To Lease or to Buy? Here Are Some Answers to the New-Car Shopper’s Biggest Question

Man examining car in store

Are you in the market for a luxury car? Or a beater? Or maybe something you intend to keep till it’s a beater? Are you dutifully committed when it comes to vehicle-related responsibilities, or are you flakier than a fresh-baked croissant? When it comes to getting a vehicle, there are a lot of moving parts to leasing and financing. The choices you make will vary depending on which car or truck you’re after and even which dealer you visit to make your potential purchase. Setting aside these inner workings, there are some broad things to consider when weighing whether to lease or to buy.

We received some tips from Daniel Blinn, a Connecticut attorney who specializes in automotive financing and other consumer issues.

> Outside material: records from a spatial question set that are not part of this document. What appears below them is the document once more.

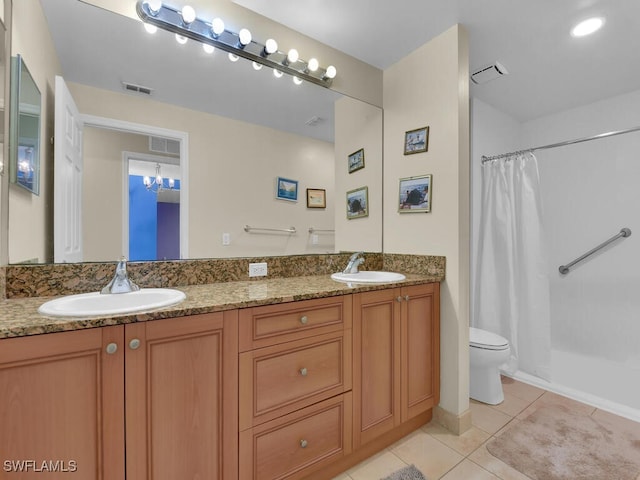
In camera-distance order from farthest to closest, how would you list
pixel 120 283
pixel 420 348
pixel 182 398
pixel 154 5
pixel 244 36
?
1. pixel 420 348
2. pixel 244 36
3. pixel 154 5
4. pixel 120 283
5. pixel 182 398

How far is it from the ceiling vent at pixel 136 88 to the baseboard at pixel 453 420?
2.35m

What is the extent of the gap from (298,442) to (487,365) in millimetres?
1391

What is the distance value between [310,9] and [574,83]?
84.6 inches

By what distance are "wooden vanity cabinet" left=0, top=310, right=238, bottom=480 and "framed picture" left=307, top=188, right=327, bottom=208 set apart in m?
1.03

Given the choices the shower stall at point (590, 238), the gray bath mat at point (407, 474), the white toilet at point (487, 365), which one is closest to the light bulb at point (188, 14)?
the shower stall at point (590, 238)

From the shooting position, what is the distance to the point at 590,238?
2.57 metres

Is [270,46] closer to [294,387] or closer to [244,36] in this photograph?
[244,36]

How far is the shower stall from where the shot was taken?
2326 millimetres

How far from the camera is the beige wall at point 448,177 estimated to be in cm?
167

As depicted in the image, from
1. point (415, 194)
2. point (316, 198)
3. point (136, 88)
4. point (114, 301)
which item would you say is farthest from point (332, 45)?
point (114, 301)

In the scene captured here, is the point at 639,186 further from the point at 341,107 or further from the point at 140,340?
the point at 140,340

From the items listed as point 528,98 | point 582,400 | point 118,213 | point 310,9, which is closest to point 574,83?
point 528,98

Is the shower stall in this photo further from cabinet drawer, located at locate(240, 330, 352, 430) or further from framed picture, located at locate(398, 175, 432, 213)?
cabinet drawer, located at locate(240, 330, 352, 430)

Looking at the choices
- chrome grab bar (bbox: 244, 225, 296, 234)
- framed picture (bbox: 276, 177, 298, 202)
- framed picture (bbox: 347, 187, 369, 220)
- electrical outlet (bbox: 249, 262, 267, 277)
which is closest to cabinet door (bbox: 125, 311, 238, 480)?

He offered a list of considerations based on what most automakers and dealers offer—and what elements are baked in to what they offer—when you shop for a purchase or a lease. Consider these as guidelines, not hard and fast rules.

Reasons to Lease:


You want a new car for a (relatively) cheaper monthly cost. This is the most common reason people lease cars and trucks. They want the latest model available, and the monthly payments are cheaper through leasing. Professionals who want to project a certain air of success tend to lease for this reason, Blinn noted. One thing to keep in mind, however, is that while the cost of leasing could be cheaper on a monthly basis, hidden fees are sometimes tacked on that actually make it more expensive to lease versus own in the long run.

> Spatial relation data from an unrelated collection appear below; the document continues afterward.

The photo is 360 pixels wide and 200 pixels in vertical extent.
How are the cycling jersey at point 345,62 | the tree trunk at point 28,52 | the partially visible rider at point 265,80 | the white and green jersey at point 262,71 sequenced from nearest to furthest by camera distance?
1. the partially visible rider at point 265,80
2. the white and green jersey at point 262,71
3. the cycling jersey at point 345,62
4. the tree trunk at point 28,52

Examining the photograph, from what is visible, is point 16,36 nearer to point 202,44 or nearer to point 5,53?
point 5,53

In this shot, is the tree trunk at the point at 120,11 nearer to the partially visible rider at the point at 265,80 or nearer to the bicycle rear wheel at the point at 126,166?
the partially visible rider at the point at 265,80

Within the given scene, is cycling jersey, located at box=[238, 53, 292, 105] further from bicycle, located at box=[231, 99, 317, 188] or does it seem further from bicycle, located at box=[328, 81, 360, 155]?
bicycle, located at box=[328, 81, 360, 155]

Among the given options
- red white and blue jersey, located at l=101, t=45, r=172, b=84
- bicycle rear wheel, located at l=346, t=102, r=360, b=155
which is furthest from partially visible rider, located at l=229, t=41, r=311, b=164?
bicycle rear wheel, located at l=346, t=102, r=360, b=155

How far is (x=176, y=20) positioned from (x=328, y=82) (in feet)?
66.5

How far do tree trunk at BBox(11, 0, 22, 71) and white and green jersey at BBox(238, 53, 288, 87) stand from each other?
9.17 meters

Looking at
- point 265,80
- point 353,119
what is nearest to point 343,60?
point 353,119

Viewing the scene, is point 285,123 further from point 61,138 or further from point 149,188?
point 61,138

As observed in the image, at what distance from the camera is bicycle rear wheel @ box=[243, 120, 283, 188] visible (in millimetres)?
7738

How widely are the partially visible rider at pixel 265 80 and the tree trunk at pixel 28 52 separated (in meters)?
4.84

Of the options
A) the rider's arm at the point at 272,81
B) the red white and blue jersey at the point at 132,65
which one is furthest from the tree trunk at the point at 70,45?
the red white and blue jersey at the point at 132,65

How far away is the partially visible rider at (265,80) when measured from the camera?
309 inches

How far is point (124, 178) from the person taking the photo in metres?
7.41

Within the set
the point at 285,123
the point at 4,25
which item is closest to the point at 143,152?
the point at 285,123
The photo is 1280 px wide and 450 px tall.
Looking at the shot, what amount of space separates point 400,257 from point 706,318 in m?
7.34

You don’t want to be stuck with obsolete technology. For the savvier car shopper, this is an interesting point. Especially with the continued spread of electrification, some consumers may want to have the latest technology but fear a vehicle that may get 80 miles of range in the 2018 model year could perhaps already be laughably lacking in electric prowess by 2021. If you lease it, you don’t have to worry about trying to sell a vehicle with obsolete technology.

You don’t put many miles on your vehicle annually. If you don’t drive very often or very far, you don’t have to worry about going over mileage limits, which most leases include—10,000 to 15,000 miles per year are common limits—and which can be costly to exceed.

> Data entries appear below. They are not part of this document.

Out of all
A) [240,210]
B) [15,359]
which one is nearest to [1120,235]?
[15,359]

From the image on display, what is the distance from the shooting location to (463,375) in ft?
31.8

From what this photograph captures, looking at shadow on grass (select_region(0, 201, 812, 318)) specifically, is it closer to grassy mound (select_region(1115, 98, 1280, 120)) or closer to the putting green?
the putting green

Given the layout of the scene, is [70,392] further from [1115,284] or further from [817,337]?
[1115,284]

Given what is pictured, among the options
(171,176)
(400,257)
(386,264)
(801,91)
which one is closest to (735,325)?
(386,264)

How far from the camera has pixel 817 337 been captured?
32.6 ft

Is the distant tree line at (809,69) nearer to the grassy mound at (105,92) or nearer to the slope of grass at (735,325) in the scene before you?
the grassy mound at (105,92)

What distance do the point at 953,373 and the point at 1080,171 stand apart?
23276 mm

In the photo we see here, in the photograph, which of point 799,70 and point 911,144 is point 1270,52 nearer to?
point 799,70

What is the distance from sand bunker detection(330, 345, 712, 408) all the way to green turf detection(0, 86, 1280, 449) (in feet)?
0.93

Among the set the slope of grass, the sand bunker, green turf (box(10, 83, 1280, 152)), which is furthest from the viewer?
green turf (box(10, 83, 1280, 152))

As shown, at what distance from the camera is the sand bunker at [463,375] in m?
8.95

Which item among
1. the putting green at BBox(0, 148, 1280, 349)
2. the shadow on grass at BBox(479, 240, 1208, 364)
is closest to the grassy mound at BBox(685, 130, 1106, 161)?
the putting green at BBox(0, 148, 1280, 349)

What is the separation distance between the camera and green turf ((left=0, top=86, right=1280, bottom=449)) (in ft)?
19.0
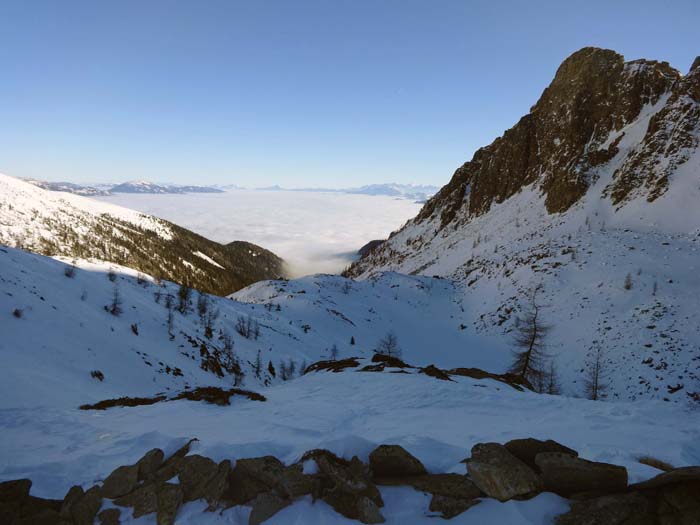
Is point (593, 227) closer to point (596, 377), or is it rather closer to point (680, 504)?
point (596, 377)

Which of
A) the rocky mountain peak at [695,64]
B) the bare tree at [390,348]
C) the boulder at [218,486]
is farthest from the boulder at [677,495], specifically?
the rocky mountain peak at [695,64]

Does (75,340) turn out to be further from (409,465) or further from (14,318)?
(409,465)

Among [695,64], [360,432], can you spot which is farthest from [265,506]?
[695,64]

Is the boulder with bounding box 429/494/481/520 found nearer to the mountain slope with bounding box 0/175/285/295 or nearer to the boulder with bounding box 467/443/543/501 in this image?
the boulder with bounding box 467/443/543/501

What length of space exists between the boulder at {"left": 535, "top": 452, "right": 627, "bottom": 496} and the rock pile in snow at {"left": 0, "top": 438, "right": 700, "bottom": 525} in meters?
0.01

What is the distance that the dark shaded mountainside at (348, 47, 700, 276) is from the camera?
5175cm

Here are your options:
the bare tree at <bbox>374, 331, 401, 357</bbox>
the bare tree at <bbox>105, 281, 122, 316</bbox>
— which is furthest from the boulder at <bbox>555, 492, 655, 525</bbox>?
the bare tree at <bbox>374, 331, 401, 357</bbox>

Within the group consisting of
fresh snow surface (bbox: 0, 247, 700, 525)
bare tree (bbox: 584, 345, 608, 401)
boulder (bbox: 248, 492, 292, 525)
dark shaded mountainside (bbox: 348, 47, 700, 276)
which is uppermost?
dark shaded mountainside (bbox: 348, 47, 700, 276)

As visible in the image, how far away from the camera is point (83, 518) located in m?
5.19

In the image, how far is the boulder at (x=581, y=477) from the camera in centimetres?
429

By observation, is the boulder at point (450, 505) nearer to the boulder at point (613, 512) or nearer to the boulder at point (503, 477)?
the boulder at point (503, 477)

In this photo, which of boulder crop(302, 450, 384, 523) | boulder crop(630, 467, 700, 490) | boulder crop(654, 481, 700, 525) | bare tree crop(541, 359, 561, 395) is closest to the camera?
boulder crop(654, 481, 700, 525)

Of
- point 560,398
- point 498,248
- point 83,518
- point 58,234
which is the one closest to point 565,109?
point 498,248

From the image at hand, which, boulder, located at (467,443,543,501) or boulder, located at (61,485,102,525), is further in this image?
boulder, located at (61,485,102,525)
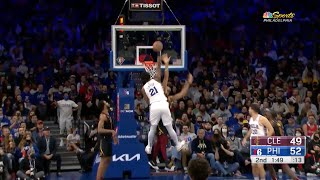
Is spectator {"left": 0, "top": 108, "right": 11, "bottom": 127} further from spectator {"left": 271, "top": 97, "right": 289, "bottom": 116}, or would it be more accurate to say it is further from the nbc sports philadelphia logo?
the nbc sports philadelphia logo

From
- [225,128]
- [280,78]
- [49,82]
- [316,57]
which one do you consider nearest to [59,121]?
[49,82]

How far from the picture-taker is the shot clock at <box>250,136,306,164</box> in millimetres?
19016

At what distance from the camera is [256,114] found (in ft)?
60.4

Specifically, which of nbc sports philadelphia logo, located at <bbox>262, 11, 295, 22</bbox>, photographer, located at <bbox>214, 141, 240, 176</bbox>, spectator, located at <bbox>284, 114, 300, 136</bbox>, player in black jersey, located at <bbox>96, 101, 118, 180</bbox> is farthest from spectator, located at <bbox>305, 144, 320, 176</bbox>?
nbc sports philadelphia logo, located at <bbox>262, 11, 295, 22</bbox>

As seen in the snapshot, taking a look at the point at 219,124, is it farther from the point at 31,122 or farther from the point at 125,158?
the point at 31,122

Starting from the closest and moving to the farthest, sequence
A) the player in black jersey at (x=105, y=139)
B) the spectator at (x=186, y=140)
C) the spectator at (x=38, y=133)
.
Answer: the player in black jersey at (x=105, y=139) → the spectator at (x=38, y=133) → the spectator at (x=186, y=140)

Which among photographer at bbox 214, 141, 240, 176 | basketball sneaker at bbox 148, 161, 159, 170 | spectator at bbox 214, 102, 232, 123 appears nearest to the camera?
photographer at bbox 214, 141, 240, 176

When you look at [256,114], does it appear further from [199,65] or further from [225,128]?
[199,65]

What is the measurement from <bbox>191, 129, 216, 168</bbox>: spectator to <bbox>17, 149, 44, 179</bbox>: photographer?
448cm

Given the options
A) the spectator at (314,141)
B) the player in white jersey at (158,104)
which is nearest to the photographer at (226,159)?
the spectator at (314,141)

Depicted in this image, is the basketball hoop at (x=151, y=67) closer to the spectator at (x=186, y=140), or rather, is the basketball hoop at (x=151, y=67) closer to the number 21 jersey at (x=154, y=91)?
the number 21 jersey at (x=154, y=91)

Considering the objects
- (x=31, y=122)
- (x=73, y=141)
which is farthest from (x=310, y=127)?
(x=31, y=122)

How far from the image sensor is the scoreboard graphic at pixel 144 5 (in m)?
19.2

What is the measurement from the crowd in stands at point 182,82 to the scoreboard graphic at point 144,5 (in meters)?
3.43
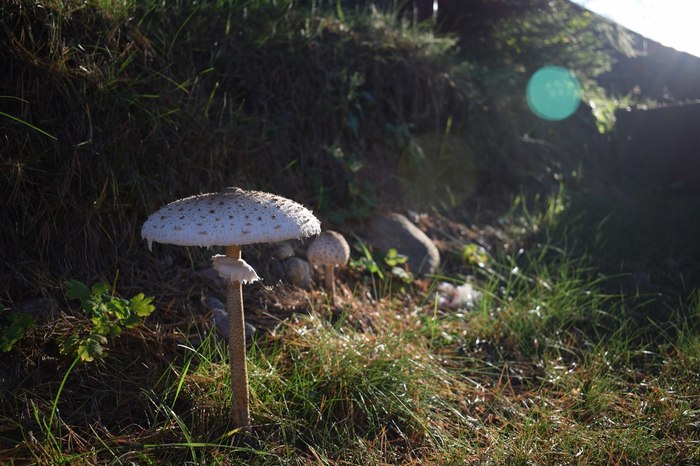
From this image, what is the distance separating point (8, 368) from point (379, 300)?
2151 mm

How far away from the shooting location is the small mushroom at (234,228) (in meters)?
1.73

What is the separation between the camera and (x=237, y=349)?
6.66 feet

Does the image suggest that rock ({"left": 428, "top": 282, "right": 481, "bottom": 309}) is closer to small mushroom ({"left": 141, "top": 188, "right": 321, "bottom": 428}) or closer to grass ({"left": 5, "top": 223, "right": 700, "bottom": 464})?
grass ({"left": 5, "top": 223, "right": 700, "bottom": 464})

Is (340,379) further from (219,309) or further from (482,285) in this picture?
(482,285)

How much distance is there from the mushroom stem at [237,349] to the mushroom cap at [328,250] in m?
1.15

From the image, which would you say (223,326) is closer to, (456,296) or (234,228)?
(234,228)

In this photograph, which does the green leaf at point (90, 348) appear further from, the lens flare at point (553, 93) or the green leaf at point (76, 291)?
the lens flare at point (553, 93)

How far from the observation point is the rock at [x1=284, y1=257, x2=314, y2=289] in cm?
334

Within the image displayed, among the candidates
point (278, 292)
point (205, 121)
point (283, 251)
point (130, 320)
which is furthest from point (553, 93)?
point (130, 320)

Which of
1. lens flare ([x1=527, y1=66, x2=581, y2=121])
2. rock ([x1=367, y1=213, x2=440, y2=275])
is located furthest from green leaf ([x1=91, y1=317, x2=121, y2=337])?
lens flare ([x1=527, y1=66, x2=581, y2=121])

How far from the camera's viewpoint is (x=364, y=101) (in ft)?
15.6

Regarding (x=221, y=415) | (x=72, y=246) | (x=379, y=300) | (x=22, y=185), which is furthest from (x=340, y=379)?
(x=22, y=185)

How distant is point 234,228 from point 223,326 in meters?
1.17

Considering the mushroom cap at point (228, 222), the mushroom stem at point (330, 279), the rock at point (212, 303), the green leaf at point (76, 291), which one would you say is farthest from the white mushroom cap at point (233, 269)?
the mushroom stem at point (330, 279)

You are sure you only want to keep the car for exactly the term of the lease. In addition to being charged for exceeding mileage limits, if you decide that you need an early termination of the lease, you are likely to face charges. This does not just happen when someone decides they no longer want the vehicle. Blinn said some people may unwittingly run into this problem if they move abroad or get a new job that provides a company car, for example. “Leases can be a good deal if somebody drives the right amount of miles and wants to keep the car for the right amount of time,” Blinn said. “But if those things change it can be very expensive.” Typical leases run for three years.

You’re looking to go luxe. Luxury marques sometimes have the best lease deals because they want to promote brand loyalty to woo new customers into their products over the long term, Blinn said.

Woman looking at car for sale


Reasons to Buy: 


You put a lot of miles on your vehicle. Several of the reasons to buy are basically the opposite of the arguments for leasing. If you drive more than 15,000 miles a year, you should strongly consider purchasing rather than leasing. Lease contracts almost always come with mileage limits, and if you exceed these limits you can be charged hundreds or even thousands of dollars, depending on how much you surpass the annual cap.

Your vehicle is likely to sustain some injuries. If you’re the type of driver who may accidentally open your door too hard against a brick wall, or if you’re prone to casually swiping the side of concrete posts in a parking garage, you’d probably want to consider buying over leasing. Lease contracts will penalize you for excess wear and tear. So if those inadvertent dents and dings add up, it could be subtracted from your wallet at the end of the lease.

You don’t care how new the car or truck is. Again, this is the complementary argument to the pro-leasing point about wanting a new car. If you don’t care whether or not your car is brand new, you most certainly should considering buying rather than leasing. Even if you’re financing the purchase, you are likely to save money in the long run.

You are not sure how long you want to keep the vehicle. If you buy a vehicle, that means you can sell it or trade it in any time you want without being penalized. Not only that: Whereas with a lease you are paying what’s commonly referred to as a “cost of capitalization,” or funding the vehicle’s depreciation, when you buy a vehicle and finance it, your monthly payments go toward the equity of the car or truck. Once you finish your loan term, that car or truck is all yours, and so is all of the money you get from selling it or trading it in.